Before the trip, my kids (who will be aged thirteen and fourteen on the trip) are responsible for researching places they would like to visit in the cities where we are traveling. This is on purpose. It increases the anticipation and gives them ownership of the trip. The destinations they choose may be strange or off the beaten path. And that is OK. I do not want to overwhelm any of us with excessive museum visits or history stuff so one of my goals is to have time to wander, walking the streets, stopping at a café for a cup of something refreshing while we watch the city go by. Then we will enjoy evenings with old friends who are kind enough to open their homes to us.
The destinations they choose may be strange or off the beaten path. And that is OK.
A large part of the fun of a trip like this—or any trip really—is the anticipation. The planning, reviewing maps, learning metro systems, discussing foreign currency (the Euro for this trip), studying tourist sites and other areas of interest. Before we even get on the plane, we will already have been anticipating this trip for months.

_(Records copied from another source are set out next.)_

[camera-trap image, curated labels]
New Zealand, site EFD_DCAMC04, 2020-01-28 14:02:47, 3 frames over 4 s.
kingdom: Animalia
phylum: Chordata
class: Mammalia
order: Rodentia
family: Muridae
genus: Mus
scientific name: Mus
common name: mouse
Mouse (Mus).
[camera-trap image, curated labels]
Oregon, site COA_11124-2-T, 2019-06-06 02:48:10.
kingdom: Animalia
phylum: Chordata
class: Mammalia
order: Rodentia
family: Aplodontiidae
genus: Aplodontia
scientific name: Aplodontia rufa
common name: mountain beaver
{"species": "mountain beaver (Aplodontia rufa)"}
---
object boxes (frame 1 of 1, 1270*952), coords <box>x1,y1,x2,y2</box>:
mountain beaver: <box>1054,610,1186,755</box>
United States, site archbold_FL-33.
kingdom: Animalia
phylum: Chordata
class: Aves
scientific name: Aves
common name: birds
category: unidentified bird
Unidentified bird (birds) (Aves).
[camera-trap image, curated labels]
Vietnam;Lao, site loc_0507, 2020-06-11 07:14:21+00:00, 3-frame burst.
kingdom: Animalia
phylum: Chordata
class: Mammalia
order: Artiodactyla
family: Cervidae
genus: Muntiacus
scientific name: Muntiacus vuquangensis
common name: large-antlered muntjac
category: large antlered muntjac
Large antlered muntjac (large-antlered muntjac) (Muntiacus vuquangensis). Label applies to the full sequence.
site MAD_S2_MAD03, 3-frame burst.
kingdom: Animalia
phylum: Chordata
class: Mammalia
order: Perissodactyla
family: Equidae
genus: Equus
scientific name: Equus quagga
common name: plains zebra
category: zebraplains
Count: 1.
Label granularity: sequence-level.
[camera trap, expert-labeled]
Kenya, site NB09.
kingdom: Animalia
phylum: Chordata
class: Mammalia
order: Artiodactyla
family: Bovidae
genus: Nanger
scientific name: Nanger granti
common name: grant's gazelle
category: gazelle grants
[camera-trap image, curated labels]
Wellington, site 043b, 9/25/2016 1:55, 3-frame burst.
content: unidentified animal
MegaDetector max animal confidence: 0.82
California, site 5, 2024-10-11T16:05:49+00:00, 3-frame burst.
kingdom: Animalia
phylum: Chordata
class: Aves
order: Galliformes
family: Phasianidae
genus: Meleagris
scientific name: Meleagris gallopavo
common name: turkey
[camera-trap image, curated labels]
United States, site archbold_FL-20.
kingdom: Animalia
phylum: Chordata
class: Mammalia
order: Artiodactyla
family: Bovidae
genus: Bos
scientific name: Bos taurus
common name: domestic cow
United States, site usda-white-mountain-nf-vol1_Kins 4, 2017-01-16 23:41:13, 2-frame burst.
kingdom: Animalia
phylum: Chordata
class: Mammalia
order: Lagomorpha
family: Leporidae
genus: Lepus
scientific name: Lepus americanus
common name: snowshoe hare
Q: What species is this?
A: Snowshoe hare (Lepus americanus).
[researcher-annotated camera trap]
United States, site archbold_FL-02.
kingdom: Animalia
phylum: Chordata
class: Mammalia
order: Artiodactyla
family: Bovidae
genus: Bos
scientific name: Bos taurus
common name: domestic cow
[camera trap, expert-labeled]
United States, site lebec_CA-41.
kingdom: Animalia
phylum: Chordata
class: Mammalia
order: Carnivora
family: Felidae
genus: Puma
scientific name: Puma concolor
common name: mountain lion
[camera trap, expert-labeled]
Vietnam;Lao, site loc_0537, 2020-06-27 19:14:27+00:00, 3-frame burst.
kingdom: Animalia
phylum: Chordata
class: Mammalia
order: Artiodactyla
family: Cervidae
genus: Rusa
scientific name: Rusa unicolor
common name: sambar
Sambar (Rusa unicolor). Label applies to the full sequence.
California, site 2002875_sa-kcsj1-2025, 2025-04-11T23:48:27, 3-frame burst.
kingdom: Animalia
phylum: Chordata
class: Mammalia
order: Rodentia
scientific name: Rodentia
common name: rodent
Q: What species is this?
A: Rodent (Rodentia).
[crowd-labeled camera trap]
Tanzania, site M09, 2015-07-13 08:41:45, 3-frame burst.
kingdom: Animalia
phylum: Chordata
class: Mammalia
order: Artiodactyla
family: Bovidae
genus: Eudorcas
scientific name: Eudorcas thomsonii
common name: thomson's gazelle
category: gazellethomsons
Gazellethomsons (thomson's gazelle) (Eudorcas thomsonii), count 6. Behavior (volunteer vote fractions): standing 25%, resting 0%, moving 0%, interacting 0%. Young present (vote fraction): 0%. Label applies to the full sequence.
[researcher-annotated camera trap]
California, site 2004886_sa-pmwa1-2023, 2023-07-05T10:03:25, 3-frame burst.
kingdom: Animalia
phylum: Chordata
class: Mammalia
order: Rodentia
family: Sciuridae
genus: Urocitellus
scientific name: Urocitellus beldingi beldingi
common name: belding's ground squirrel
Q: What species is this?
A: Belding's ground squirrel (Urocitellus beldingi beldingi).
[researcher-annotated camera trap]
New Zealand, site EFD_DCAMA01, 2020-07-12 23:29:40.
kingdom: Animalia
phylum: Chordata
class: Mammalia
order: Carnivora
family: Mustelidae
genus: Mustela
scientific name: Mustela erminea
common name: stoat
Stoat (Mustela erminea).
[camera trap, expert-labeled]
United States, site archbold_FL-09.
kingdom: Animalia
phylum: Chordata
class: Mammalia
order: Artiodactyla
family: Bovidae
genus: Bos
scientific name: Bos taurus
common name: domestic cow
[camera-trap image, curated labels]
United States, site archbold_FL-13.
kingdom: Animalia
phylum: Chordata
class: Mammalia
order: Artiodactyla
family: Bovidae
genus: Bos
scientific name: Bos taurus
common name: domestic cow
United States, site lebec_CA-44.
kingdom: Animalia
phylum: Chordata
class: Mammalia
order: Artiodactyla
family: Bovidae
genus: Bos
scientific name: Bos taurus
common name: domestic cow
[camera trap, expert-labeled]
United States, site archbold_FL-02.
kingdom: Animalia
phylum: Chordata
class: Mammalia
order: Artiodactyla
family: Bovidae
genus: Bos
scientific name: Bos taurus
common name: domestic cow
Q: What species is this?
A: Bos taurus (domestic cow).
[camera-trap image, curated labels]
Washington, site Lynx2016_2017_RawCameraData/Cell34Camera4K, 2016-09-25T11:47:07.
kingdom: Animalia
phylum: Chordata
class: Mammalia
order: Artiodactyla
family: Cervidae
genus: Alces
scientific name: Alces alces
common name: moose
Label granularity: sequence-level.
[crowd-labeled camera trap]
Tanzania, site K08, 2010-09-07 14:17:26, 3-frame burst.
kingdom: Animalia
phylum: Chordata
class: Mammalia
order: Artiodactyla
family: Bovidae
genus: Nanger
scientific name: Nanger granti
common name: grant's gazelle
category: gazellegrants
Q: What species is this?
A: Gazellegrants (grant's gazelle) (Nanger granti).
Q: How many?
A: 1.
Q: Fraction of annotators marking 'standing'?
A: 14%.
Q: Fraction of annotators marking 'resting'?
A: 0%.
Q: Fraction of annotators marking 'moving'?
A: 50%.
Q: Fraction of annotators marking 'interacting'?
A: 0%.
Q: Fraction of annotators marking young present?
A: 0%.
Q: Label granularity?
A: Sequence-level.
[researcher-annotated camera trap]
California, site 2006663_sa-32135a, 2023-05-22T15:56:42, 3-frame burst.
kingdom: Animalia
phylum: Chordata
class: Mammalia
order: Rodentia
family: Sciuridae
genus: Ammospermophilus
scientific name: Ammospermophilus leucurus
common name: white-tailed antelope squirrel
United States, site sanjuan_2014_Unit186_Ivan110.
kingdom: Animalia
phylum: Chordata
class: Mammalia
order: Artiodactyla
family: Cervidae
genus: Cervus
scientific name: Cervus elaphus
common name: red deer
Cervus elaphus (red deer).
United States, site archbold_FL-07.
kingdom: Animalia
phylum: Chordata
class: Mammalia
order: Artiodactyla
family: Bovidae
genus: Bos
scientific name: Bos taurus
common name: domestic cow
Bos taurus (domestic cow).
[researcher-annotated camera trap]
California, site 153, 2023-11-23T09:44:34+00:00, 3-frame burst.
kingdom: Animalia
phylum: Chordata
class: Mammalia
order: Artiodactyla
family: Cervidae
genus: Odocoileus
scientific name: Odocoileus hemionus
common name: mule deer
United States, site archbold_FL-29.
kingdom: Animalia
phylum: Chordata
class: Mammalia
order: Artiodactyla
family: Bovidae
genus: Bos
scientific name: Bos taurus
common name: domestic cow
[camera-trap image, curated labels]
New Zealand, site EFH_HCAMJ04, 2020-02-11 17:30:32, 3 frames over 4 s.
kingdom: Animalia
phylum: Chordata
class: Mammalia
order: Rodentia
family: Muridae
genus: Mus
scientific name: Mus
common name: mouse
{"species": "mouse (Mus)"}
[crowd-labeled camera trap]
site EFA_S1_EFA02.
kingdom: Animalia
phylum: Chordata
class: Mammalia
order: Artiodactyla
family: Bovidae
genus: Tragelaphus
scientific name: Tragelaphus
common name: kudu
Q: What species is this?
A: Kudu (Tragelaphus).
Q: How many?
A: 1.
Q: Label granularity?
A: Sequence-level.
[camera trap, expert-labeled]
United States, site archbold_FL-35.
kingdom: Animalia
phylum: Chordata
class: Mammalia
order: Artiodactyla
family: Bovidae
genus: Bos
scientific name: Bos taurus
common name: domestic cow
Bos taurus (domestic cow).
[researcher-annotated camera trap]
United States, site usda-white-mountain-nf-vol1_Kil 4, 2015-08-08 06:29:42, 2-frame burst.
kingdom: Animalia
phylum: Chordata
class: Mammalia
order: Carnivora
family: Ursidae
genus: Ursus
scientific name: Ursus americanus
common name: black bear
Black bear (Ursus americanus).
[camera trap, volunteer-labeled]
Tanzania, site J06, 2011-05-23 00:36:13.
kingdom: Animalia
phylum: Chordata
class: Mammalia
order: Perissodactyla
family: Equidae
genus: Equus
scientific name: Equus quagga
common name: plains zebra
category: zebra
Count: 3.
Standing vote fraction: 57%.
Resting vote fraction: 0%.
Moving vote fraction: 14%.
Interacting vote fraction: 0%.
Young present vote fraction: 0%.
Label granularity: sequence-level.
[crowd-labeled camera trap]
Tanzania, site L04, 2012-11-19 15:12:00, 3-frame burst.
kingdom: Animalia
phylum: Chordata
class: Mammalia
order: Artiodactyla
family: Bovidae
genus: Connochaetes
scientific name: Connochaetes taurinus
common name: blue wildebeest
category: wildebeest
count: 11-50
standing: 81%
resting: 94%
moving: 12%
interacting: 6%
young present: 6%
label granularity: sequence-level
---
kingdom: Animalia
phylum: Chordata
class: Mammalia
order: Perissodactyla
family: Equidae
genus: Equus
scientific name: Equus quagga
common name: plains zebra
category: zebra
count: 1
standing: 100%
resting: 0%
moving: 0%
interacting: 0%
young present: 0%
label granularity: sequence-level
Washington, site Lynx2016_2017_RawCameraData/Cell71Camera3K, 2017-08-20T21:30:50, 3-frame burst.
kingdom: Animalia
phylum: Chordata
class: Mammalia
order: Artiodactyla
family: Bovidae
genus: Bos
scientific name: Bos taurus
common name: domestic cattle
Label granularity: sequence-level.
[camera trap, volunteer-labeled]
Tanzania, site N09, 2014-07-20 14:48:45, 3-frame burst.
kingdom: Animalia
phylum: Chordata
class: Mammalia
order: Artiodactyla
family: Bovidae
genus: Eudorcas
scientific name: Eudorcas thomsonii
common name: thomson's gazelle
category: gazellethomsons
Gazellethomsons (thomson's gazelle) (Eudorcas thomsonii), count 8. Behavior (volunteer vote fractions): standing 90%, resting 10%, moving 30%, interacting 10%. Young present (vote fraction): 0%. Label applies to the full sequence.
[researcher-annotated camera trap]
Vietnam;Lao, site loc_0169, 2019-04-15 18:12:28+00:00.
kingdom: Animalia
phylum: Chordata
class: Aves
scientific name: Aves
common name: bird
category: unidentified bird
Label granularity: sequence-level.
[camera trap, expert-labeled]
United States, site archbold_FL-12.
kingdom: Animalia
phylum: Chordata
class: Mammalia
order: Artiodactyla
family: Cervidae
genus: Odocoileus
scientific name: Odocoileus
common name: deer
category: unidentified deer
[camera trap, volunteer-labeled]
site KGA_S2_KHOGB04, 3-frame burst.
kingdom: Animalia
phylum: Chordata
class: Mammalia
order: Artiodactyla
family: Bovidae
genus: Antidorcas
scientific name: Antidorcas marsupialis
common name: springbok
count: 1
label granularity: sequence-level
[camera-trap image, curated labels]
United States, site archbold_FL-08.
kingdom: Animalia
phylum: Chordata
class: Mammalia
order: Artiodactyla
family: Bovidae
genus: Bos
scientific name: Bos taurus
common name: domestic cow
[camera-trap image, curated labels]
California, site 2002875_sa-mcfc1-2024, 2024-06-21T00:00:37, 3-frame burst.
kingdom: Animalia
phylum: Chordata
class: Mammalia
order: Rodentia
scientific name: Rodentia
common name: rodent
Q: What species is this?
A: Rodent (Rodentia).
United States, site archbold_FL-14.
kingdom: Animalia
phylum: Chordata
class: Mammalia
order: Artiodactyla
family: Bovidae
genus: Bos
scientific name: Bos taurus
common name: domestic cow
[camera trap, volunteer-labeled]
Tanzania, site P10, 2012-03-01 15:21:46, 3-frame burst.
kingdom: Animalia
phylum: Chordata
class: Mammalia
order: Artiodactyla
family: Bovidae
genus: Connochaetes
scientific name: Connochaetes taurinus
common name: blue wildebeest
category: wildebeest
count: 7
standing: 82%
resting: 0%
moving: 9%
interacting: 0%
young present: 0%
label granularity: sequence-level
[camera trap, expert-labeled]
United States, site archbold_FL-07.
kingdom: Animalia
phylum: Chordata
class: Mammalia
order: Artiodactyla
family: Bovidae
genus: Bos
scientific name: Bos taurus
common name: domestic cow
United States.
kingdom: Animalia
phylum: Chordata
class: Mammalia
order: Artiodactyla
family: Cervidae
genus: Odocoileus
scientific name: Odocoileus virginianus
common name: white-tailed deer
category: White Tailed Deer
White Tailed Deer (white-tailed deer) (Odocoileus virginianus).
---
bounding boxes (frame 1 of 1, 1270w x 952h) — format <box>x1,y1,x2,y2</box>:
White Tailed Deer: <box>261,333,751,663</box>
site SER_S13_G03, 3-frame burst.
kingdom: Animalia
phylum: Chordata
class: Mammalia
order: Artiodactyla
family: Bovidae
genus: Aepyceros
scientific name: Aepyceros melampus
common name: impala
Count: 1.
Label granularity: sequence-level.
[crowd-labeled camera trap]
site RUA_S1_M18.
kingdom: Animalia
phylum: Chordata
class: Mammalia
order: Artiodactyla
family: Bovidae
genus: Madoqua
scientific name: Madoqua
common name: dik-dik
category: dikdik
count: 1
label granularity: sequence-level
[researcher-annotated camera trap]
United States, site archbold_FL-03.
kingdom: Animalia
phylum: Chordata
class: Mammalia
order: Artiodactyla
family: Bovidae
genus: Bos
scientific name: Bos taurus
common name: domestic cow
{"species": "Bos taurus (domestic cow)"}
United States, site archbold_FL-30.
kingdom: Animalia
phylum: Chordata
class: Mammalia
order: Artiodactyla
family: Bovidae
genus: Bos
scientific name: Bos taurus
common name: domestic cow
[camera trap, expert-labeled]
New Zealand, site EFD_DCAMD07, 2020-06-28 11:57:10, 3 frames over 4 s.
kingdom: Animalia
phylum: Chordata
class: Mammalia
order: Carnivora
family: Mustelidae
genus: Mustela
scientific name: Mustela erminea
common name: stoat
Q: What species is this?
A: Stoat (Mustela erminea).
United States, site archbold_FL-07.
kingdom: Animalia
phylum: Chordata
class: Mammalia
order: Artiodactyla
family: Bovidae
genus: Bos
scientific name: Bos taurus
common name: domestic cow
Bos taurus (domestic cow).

Personally, I am giddy with anticipation. Not just to take my family to places that hold a special spot in my heart, but also—and most importantly—to share the generosity of the people in those special places. The places would not be special without the people. I hope that my family will gain a tiny bit of ownership of these wonderful people and places from this trip. I’ll strive to show them in a short period of time what I learned living away from my friends and family: that the world is filled with people with open arms.
Today in this world things unknown to us seem scary. Strangers seem strange and foreigners seem foreign. But people are just people with loving hearts. And if we don’t get to see the most famous tourist destination or go to the top of the Eiffel tower or it rains on our heads the whole time, the one thing I hope they can learn is that everywhere you go in the world is filled with people just like us.
And so we relish the anticipation of this exciting summer trip.